Il reste pour les autorités à déterminer le moment de la grande offensive judiciaire contre le PCF. La guerre a ses salves d’artillerie préparatoires ; la politique, elle, dispose de la batterie des idées. En septembre 1950, dans les bureaux du président du Conseil en exercice, René Pleven, une réunion de tous les partenaires de la « Troisième force » décide de porter sur les fonts baptismaux une organisation spécialisée dans le combat idéologique contre le communisme. Confié à Jean-Paul David, un député venu du radicalisme et ancien résistant à l’OCM, le mouvement « Paix et Liberté » part à la conquête des murs et des ondes pour dénoncer les crimes de Staline et, dans le même mouvement, exiger l’interdiction pure et simple du PCF.
Pour faire bonne mesure, on place des « durs » aux postes clés. On a vu que le préfet Léonard, jugé trop laxiste, est remplacé en 1951 par Baylot. Quant à Jules Moch, qui ne ménagea pas les communistes en 1947-1948 mais qui, tout en se réclamant en 1947 d’une « politique de fermeté républicaine », prônait trop ouvertement le respect de la légalité, il est remplacé à l’Intérieur par le radical Charles Brune. Lui ne s’embarrasse guère de scrupules. Pour montrer que l’on est sans faiblesses à l’égard des communistes infiltrés dans la haute administration (6 % tout au plus pour les historiens Marc-Olivier Baruch et Vincent Duclert[10]), on donne à voir quelques signes. En 1948, on révoque le directeur du CNRS, Georges Tissier puis, en 1950, on s’en prend au physicien Frédéric Joliot-Curie, l’un des « pères » de l’atome français, par ailleurs pivot du Mouvement de la paix créé à l’initiative des communistes et bête noire des Américains. Le 19 mars 1950, il est le premier signataire de l’Appel de Stockholm qui refuse l’utilisation de la bombe H mise au point par les USA ; le 29 avril suivant, il est révoqué de ses fonctions de haut-commissaire au Commissariat à l’Énergie atomique.
Au grand dam des champions de la lutte contre le communisme, le choc frontal avec le PC ne suscite pas un enthousiasme généralisé. Dans un début de décennie marqué par un zénith de tensions – en 1951, on va jusqu’à envisager, dans certains milieux américains, l’usage de l’arme atomique en Corée – ce sont toutefois les « faucons », au demeurant à l’Est comme à l’Ouest. Des deux côtés, l’esprit est à l’espionnite, alors que la guerre de Corée fait rage et que le temps est à la course de l’armement nucléaire censé assurer la victoire décisive. Du côté américain, le temps est au maccarthysme et au resserrement des alliances militaires. Du côté soviétique – qui connaît sa première fracture en 1948, avec la mise à l’écart du Yougoslave Tito -, le temps est à l’uniformisation drastique du « bloc », à la chasse aux espions et aux grands procès politiques qui touchent toutes les « démocraties populaires ».

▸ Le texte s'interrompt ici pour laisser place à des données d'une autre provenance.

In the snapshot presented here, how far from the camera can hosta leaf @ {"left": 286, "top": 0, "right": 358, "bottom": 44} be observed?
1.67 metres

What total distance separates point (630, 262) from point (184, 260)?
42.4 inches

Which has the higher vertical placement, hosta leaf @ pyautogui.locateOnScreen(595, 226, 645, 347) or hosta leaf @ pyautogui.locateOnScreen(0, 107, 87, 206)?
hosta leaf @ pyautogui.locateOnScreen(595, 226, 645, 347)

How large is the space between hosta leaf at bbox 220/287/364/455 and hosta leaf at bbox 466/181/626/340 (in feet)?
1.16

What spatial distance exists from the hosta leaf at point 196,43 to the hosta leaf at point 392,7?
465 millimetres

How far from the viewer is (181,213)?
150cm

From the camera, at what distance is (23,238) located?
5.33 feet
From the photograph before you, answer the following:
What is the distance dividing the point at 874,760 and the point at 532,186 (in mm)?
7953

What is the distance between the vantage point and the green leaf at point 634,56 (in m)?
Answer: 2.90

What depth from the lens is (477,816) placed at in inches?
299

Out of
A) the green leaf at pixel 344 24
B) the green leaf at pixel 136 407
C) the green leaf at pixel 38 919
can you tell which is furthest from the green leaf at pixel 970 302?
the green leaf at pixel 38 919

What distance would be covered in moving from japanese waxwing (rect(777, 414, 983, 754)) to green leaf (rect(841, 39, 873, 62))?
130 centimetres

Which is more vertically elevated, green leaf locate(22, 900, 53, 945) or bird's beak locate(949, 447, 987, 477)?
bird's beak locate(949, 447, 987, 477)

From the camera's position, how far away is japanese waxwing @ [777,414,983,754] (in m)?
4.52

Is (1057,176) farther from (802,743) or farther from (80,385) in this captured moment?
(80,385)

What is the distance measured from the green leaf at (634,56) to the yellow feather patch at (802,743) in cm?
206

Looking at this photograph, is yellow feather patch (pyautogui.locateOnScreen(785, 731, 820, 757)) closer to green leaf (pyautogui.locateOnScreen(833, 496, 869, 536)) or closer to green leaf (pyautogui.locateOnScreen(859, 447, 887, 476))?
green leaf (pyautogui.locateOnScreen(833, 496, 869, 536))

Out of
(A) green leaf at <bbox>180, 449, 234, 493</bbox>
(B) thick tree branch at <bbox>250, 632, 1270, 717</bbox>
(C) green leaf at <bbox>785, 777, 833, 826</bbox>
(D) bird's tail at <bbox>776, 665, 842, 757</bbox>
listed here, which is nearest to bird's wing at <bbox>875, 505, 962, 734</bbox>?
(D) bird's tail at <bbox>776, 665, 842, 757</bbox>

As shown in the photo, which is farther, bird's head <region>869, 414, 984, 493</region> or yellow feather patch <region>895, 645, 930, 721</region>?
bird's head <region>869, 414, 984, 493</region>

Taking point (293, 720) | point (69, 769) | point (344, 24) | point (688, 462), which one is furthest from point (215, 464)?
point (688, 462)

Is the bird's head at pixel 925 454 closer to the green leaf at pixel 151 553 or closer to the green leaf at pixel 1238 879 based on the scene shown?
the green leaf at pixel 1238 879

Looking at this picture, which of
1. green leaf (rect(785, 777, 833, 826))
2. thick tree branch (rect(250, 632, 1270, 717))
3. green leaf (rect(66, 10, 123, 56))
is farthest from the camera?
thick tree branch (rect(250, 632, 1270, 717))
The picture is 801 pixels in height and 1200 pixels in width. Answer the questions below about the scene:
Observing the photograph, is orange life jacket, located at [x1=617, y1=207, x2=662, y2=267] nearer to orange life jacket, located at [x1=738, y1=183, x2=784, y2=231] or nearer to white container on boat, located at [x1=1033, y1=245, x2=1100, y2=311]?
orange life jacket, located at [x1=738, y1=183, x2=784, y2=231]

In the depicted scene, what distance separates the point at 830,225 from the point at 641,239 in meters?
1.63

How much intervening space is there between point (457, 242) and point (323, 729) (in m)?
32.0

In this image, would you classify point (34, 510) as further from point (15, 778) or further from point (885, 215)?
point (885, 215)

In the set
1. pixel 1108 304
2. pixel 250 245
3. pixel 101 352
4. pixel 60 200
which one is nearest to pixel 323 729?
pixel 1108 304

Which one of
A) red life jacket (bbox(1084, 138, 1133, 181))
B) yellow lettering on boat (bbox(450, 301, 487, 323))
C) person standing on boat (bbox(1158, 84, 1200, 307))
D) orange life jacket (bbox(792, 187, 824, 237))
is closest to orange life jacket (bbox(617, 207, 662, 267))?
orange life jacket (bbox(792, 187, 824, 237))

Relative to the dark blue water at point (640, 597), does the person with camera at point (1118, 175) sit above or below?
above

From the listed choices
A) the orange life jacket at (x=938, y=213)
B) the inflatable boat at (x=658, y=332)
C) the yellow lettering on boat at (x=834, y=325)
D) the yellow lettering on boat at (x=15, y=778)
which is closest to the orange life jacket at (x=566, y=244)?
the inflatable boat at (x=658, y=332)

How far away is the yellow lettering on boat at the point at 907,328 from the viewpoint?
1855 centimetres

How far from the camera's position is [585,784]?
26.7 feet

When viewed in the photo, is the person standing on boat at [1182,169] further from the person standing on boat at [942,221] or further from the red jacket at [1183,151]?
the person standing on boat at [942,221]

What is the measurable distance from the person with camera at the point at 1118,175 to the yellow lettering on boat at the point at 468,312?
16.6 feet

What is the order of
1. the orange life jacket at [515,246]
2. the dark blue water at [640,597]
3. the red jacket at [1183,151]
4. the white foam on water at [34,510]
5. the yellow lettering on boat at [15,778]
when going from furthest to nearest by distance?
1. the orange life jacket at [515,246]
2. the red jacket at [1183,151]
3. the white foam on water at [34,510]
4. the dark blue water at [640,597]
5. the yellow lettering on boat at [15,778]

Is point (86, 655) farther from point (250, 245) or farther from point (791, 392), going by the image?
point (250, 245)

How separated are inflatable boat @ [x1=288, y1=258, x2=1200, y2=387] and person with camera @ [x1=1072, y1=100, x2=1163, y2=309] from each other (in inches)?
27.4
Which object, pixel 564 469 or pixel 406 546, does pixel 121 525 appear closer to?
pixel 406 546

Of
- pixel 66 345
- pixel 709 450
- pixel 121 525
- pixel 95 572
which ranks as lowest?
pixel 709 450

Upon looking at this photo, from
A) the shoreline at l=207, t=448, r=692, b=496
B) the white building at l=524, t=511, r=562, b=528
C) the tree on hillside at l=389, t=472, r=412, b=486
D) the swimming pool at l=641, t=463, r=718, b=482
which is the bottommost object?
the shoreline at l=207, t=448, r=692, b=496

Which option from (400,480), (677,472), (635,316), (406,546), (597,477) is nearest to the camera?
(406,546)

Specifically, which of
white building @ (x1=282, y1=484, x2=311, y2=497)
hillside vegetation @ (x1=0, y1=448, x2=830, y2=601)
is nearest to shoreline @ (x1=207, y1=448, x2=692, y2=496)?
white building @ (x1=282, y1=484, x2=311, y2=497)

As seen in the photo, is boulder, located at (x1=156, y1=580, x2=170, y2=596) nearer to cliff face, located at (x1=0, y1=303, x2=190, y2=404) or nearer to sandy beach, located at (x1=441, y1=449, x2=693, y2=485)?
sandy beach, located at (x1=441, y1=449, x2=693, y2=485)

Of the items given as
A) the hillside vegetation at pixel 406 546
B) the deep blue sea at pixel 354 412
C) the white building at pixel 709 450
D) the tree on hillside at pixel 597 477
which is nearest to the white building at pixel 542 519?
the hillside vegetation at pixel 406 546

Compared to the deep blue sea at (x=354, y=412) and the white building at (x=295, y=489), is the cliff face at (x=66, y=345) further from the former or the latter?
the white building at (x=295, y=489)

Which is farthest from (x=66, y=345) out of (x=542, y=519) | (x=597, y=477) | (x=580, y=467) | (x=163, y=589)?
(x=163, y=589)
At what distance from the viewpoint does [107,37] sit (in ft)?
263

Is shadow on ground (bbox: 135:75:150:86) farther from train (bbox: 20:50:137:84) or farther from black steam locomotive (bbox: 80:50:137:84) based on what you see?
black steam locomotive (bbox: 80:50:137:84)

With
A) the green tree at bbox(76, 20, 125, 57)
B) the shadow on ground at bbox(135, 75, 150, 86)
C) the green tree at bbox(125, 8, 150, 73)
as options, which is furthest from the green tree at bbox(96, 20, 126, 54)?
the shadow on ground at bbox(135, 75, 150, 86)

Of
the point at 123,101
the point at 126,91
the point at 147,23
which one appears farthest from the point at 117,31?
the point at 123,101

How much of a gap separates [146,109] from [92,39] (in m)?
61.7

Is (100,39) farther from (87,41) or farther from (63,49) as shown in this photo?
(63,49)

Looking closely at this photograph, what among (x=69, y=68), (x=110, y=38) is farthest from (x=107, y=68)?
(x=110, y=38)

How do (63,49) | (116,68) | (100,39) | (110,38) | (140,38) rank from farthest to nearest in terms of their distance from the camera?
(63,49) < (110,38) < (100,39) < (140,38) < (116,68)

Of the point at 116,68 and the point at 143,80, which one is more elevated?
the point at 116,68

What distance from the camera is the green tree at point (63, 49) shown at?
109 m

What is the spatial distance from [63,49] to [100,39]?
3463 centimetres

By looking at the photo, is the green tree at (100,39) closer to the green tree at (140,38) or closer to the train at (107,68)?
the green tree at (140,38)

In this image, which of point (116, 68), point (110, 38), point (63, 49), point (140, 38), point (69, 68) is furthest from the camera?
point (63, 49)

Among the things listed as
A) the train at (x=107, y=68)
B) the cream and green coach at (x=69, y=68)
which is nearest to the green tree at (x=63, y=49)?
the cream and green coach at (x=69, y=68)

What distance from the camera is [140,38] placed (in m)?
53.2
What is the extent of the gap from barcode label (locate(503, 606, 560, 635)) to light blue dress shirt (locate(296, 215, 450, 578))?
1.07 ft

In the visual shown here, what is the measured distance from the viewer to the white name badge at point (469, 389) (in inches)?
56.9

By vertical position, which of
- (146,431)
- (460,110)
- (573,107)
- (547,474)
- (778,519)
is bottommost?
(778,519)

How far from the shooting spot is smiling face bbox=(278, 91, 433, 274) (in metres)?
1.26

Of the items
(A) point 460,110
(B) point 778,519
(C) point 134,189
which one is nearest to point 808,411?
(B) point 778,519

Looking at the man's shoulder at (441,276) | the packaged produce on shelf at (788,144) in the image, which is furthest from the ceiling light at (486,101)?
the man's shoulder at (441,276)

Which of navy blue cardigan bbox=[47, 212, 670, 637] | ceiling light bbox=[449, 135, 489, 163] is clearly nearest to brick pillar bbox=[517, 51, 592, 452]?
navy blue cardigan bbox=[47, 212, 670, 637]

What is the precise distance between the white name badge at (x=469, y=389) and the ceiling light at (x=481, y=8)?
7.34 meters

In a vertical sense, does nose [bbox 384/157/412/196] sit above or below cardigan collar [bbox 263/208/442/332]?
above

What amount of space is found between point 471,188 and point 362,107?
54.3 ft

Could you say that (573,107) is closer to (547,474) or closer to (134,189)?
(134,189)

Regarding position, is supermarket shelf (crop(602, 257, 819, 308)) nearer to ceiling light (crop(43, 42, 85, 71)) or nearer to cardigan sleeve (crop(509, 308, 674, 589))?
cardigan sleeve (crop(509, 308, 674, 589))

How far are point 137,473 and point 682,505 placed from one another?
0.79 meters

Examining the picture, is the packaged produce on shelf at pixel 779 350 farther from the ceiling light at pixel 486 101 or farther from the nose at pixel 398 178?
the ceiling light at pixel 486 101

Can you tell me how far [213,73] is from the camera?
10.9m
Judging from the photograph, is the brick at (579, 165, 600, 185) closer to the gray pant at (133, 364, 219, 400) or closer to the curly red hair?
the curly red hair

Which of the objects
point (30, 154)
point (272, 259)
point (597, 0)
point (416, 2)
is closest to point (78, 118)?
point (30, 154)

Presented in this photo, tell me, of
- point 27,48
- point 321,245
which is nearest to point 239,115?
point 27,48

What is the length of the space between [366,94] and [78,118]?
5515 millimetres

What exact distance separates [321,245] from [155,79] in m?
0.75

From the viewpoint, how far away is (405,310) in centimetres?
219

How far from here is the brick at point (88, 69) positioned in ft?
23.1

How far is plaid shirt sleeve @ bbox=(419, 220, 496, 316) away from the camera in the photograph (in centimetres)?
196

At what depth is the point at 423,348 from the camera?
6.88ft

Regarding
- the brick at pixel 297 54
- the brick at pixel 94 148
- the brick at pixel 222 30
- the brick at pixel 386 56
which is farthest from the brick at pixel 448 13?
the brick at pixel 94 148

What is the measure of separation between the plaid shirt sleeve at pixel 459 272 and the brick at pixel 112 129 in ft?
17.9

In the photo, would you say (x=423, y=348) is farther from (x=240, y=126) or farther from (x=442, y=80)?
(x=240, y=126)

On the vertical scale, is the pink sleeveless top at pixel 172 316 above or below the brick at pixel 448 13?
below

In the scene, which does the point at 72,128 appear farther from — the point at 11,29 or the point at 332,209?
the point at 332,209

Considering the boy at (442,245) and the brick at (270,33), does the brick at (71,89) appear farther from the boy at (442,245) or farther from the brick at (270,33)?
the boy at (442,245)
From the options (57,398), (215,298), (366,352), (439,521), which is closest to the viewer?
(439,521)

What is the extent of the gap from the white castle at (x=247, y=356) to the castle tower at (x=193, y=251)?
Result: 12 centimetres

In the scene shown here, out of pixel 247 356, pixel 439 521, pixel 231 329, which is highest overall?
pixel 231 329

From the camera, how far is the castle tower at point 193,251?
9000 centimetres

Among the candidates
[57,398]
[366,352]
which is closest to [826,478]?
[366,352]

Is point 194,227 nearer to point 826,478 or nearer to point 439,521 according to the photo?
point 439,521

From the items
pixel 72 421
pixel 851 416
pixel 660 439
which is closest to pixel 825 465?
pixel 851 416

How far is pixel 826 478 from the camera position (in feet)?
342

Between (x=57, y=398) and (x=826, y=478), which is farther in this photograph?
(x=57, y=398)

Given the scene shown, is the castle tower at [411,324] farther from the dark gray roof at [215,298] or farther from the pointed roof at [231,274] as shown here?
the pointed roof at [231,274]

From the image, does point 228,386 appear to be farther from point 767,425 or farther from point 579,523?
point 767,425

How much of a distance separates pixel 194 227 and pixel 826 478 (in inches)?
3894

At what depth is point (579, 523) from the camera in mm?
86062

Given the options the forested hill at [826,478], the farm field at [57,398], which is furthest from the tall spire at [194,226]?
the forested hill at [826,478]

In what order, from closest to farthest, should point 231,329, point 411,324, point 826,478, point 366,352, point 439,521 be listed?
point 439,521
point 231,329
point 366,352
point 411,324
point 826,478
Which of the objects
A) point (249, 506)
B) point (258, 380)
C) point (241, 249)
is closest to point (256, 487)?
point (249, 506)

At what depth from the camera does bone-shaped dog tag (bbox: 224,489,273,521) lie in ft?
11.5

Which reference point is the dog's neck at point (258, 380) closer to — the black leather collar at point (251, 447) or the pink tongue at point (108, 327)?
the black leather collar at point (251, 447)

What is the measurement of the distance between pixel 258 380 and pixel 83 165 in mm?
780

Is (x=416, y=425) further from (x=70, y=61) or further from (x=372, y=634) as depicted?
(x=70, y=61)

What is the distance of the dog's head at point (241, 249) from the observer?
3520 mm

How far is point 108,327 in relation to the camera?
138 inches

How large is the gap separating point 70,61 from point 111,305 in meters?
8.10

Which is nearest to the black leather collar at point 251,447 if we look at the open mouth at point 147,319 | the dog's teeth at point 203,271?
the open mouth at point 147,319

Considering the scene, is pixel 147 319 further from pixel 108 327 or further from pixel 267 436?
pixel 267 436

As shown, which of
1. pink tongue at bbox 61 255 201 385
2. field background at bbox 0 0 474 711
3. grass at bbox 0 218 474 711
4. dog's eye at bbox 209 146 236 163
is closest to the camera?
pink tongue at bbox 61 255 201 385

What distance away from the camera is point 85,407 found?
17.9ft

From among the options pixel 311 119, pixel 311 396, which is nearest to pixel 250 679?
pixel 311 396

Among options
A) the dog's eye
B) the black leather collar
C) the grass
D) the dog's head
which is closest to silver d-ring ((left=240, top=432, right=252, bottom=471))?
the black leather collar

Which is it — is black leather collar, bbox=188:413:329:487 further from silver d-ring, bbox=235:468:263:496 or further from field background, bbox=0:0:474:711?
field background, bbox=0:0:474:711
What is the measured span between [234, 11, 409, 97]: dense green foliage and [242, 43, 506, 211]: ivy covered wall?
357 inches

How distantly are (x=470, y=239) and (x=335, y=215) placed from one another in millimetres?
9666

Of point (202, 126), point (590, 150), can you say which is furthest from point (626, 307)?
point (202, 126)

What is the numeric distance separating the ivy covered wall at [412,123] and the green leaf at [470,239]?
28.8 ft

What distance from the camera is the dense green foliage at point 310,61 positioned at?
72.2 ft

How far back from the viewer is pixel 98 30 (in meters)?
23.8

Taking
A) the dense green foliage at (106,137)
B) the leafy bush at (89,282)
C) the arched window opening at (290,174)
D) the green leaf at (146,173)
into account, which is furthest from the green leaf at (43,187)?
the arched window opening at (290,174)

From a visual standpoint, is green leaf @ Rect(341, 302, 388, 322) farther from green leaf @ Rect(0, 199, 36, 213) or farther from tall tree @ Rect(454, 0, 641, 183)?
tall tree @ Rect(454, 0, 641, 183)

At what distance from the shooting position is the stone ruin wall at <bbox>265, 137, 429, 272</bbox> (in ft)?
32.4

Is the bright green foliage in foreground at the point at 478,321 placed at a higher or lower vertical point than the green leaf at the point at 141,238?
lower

Partout, sous des formes multiples, ce sont les « faucons » qui donnent le ton. En France, le ministre de l’Intérieur – Charles Brune – et celui de la Justice – Léon Martinaud-Déplat – sont en première ligne. Ils vont s’inscrire pleinement dans le climat d’extrême tension et tentent de profiter de l’incertitude d’un PCF affaibli par l’absence de son numéro un, Maurice Thorez, installé en URSS depuis 1950 à la suite d’un grave accident cérébral. Plus stalinien que jamais, ce PC conserve un impressionnant vivier militant et de bases d’implantation locale solides. Il dispose en outre autour de lui d’un réseau inégalé « d’organisations de masse », dont la CGT est le plus beau fleuron. Il est pourtant sur la défensive, placé dans un isolement politique qu’il cultive, dénonçant sans relâche l’ensemble du dispositif politique français, droite et gauche mêlées dans ce que les communistes appellent alors le « parti américain ».
Le PCF dans la tourmente
Dans cette période brutale, la direction communiste hésite entre la tentation de la surenchère et les tentatives pour rompre l’isolement. En 1952, alors que la guerre de Corée s’enlise et que la France ne sait plus comment se sortir du bourbier indochinois, la surenchère l’emporte et le PCF décide de jouer la carte du rapport des forces direct. En mai 1952, la venue en France du nouveau chef d’état-major de l’OTAN, le général Ridgway – « Ridgway la peste » pour la propagande communiste[11] – est l’occasion pour l’organisation communiste de mettre en scène sa force de frappe[12].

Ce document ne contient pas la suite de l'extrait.